◆ Extracted data entries ◆
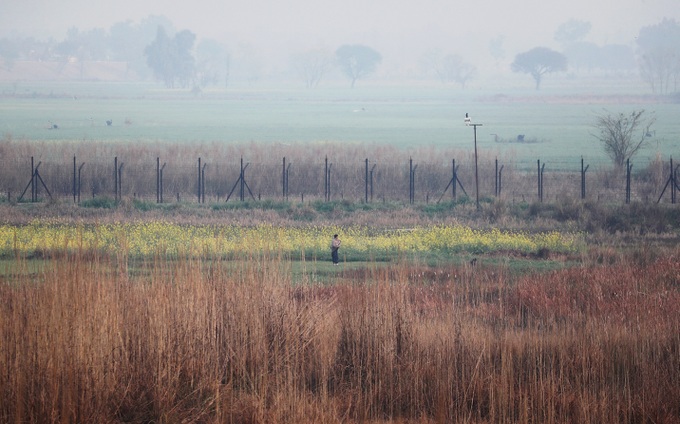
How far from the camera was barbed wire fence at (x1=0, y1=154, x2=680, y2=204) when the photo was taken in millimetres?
42938

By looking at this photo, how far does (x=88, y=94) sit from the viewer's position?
576 ft

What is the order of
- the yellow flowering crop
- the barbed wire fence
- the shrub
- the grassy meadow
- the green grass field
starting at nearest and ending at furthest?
1. the grassy meadow
2. the yellow flowering crop
3. the shrub
4. the barbed wire fence
5. the green grass field

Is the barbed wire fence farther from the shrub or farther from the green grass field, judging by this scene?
the green grass field

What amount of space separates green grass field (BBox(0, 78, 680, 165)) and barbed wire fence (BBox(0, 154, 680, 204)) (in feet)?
39.4

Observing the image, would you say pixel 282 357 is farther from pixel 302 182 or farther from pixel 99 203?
pixel 302 182

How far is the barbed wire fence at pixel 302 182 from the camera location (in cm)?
4294

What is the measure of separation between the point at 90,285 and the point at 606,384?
25.5ft

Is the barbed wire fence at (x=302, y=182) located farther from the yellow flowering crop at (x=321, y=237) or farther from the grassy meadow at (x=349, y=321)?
the yellow flowering crop at (x=321, y=237)

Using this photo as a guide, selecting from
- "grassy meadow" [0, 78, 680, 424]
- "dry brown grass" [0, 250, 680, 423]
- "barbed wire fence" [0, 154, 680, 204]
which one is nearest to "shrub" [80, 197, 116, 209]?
"grassy meadow" [0, 78, 680, 424]

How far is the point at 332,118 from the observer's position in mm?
130375

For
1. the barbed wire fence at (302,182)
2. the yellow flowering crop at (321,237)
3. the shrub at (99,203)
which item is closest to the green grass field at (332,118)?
the barbed wire fence at (302,182)

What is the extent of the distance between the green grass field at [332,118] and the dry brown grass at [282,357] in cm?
4432

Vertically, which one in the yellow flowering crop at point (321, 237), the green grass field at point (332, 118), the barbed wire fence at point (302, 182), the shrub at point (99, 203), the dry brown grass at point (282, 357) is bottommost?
the dry brown grass at point (282, 357)

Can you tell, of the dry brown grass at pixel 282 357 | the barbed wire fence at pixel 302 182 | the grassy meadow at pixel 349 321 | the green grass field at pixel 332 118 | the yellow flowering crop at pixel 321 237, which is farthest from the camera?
the green grass field at pixel 332 118
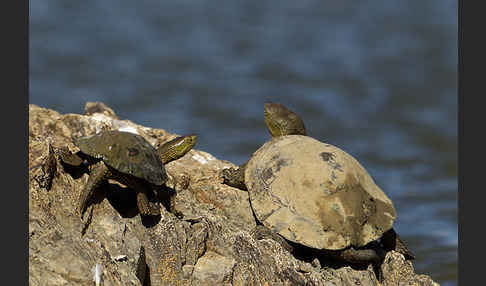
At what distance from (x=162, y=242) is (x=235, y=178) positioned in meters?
0.99

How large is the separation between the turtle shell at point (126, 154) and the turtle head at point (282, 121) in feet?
5.25

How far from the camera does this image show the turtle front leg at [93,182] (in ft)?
16.1

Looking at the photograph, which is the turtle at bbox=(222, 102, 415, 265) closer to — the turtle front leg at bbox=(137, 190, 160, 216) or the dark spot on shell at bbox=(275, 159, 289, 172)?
the dark spot on shell at bbox=(275, 159, 289, 172)

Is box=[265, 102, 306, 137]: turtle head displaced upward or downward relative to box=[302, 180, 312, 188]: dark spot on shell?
upward

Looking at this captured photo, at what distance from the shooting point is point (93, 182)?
193 inches

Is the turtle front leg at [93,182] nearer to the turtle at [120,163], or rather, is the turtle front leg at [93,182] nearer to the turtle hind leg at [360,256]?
the turtle at [120,163]

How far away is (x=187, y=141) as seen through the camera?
566cm

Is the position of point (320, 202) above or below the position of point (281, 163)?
below

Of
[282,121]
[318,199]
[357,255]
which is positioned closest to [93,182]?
[318,199]

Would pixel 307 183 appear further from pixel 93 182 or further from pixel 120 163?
pixel 93 182

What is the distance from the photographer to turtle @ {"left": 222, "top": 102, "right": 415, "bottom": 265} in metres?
5.37

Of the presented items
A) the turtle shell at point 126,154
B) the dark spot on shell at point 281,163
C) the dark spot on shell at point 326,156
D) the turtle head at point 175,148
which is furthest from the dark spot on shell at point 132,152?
the dark spot on shell at point 326,156

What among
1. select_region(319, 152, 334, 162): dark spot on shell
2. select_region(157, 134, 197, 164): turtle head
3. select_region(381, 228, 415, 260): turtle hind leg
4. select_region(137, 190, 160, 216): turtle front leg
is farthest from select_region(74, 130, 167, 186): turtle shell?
select_region(381, 228, 415, 260): turtle hind leg

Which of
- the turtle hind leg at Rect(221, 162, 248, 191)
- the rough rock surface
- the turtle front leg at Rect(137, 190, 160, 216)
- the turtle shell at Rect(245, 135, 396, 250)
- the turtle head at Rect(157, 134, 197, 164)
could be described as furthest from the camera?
the turtle hind leg at Rect(221, 162, 248, 191)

◆ PROBLEM TO WORK ON ◆
Please rewrite the data above with every "camera" changed to "viewpoint" and nothing else altered. Omit the pictures.

◆ REPLY ◆
How far from the viewpoint was barbed wire fence at (x1=0, y1=154, x2=680, y2=204) when the photo was taken in millimetres?
42938

By looking at this photo, how far does (x=88, y=94) sit from the viewer's position?
576 ft

What is the order of
- the yellow flowering crop
- the barbed wire fence
- the shrub
- the grassy meadow
- the green grass field
starting at nearest and ending at furthest?
1. the grassy meadow
2. the yellow flowering crop
3. the shrub
4. the barbed wire fence
5. the green grass field

Is the barbed wire fence farther from the shrub or farther from the green grass field, judging by this scene?
the green grass field

What amount of space separates green grass field (BBox(0, 78, 680, 165)) and barbed wire fence (BBox(0, 154, 680, 204)) (in feet)?
39.4

Observing the image, would you say pixel 282 357 is farther from pixel 302 182 or farther from pixel 99 203?
pixel 302 182

How far is the barbed wire fence at pixel 302 182 from the viewpoint location (in cm)?
4294

What is the measure of separation between the point at 90,285 and the point at 606,384?
25.5ft

Is the barbed wire fence at (x=302, y=182) located farther from the yellow flowering crop at (x=321, y=237) or farther from the grassy meadow at (x=349, y=321)?
the yellow flowering crop at (x=321, y=237)

Using this photo as a guide, selecting from
- "grassy meadow" [0, 78, 680, 424]
- "dry brown grass" [0, 250, 680, 423]
- "barbed wire fence" [0, 154, 680, 204]
which one is nearest to "shrub" [80, 197, 116, 209]?
"grassy meadow" [0, 78, 680, 424]

How far is the point at 332,118 from the observer's position in mm?
130375

For
1. the barbed wire fence at (302,182)
2. the yellow flowering crop at (321,237)
3. the shrub at (99,203)
which item is closest to the green grass field at (332,118)?
the barbed wire fence at (302,182)

What is the extent of the distance between the green grass field at [332,118] and the dry brown grass at [282,357] in cm?
4432

Vertically, which one in the yellow flowering crop at point (321, 237), the green grass field at point (332, 118), the barbed wire fence at point (302, 182), the shrub at point (99, 203), the dry brown grass at point (282, 357) is bottommost?
the dry brown grass at point (282, 357)

Can you tell, of the dry brown grass at pixel 282 357 | the barbed wire fence at pixel 302 182 | the grassy meadow at pixel 349 321 | the green grass field at pixel 332 118 | the yellow flowering crop at pixel 321 237, which is farthest from the viewpoint?
the green grass field at pixel 332 118
At what distance from (x=162, y=242) is (x=235, y=178) positioned in meters?
0.99

How large is the separation between the turtle shell at point (126, 154) and the turtle head at point (282, 121) in feet?
5.25

How far from the viewpoint does this image show the turtle front leg at [93,182] (in ft)?
16.1

Looking at the photograph, which is the turtle at bbox=(222, 102, 415, 265) closer to — the turtle front leg at bbox=(137, 190, 160, 216) or the dark spot on shell at bbox=(275, 159, 289, 172)?
the dark spot on shell at bbox=(275, 159, 289, 172)

Is box=[265, 102, 306, 137]: turtle head displaced upward or downward relative to box=[302, 180, 312, 188]: dark spot on shell?
upward

Looking at this captured photo, at what distance from the shooting point is point (93, 182)?
193 inches

Is the turtle front leg at [93,182] nearer to the turtle at [120,163], or rather, is the turtle front leg at [93,182] nearer to the turtle hind leg at [360,256]?
the turtle at [120,163]

How far away is (x=187, y=141) as seen through the viewpoint?
566cm

Is the position of point (320, 202) above or below the position of point (281, 163)?
below

Of
[282,121]
[318,199]
[357,255]
which is positioned closest to [93,182]?
[318,199]

Would pixel 307 183 appear further from pixel 93 182 or further from pixel 120 163?
pixel 93 182

What is the distance from the photographer to turtle @ {"left": 222, "top": 102, "right": 415, "bottom": 265} in metres?
5.37

Of the presented items
A) the turtle shell at point 126,154
B) the dark spot on shell at point 281,163
C) the dark spot on shell at point 326,156
D) the turtle head at point 175,148
which is furthest from the dark spot on shell at point 132,152?
the dark spot on shell at point 326,156

What among
1. select_region(319, 152, 334, 162): dark spot on shell
2. select_region(157, 134, 197, 164): turtle head
3. select_region(381, 228, 415, 260): turtle hind leg
4. select_region(137, 190, 160, 216): turtle front leg
is farthest from select_region(74, 130, 167, 186): turtle shell?
select_region(381, 228, 415, 260): turtle hind leg

Which of
- the turtle hind leg at Rect(221, 162, 248, 191)
- the rough rock surface
- the turtle front leg at Rect(137, 190, 160, 216)
- the turtle shell at Rect(245, 135, 396, 250)
- the turtle head at Rect(157, 134, 197, 164)
could be described as furthest from the viewpoint?
the turtle hind leg at Rect(221, 162, 248, 191)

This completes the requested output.